Eustache Deschamps

Eustache Deschamps (* 1345 in Vertus / Champagne, † 1404), also known as Eustache Morel, was a French poet. He is regarded as the most important French poets of the second half of the 14th century.

Life and work

Deschamps was perhaps a nephew of Guillaume de Machaut, but in any case a time his pupil at the cathedral school of Reims. He studied law at Orléans and became, thanks to his talents as a poet and as an entertainer in 1368 the patronage of King Charles V, and after his death ( 1380 ) of Charles VI. and especially of its kunstliebendem and ambitious younger brother Duke Louis d' Orléans, where he served from 1390. From its patrons he was assigned several smaller royal offices, of which he and his children (his wife died young in 1376 after the birth of the third child ) could live passable, even if he frequently complained. In 1389 he was raised to the seigneur de Barbonval and thus ennobled. He mostly stayed in Paris at the court, but was also traveling a lot with his princes and for them. So it was 1384/85 member of a diplomatic mission to Hungary and Croatia, in 1397 he traveled as an ambassador of Louis d' Orléans to Moravia. By 1400 he withdrew more and more back, in poor health and unhappy with the power struggles at court, where different cliques, not the least of his patron Louis, tried to manipulate the intermittently insane king.

As a poet, Deschamps was in the succession of Guillaume de Machaut. With about 1500 poems preserved in all then current generation, most notably over 1100 ballads and the 200 rondeaus on many subjects, he was one of the most prolific and thematically, formally and stylistically innovative poet of the French Middle Ages. His influence on the authors next to him, for example, Geoffrey Chaucer, and after him was large and continued until well into the 15th century, such as Christine de Pizan and François Villon.

While his poems dedicated to the theme of love usually remain rather conventional, his moral and social problems, such as those of the court life, dedicated lyrics seem (mostly ballads ) very personal. Highly regarded by his contemporaries were his philosophical, didactic and satirical ballads.

A central theme Deschamps ' is the decline of France by the death of Charles V. after repeated outbreaks of the Hundred Years War. In a ballad he laments about how ( 1380 ) and his own country residence was ransacked and burned down near his birthplace of Vertus English soldiery. In the remaining fragment allegorical poetry & La Fiction du lion, where he represents France as impotent Lions and England as agile leopards, he laments the notorious weakness of France under Charles VI. Another political issue, namely the Great Schism in the Catholic church, he treats in La Complainte de l' Eglise désolée ( " action of the desolate Church," 1393 ).

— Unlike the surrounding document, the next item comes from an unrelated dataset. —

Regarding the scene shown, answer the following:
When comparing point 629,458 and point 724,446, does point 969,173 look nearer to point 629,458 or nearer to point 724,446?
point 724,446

In his last years he worked on the unfinished satirical poetry & Le Miroir du mariage ( " marriage mirror " ), where he ( most likely this ) marriage discusses the pros and cons.

Deschamps is also interesting as the author of the first written in French poetry ( poetry teaching), L'art de dictier et de fere chançons, ballades, virelais et rondeaux ( 1392 ), a compilation of rules and recipes for writing metric bound texts. It comes to him more on the " musique naturelle " of the language as the " musique Artificielle " of the melody, for he was one of the first, which largely gave up a setting and musical accompaniment lyrical text.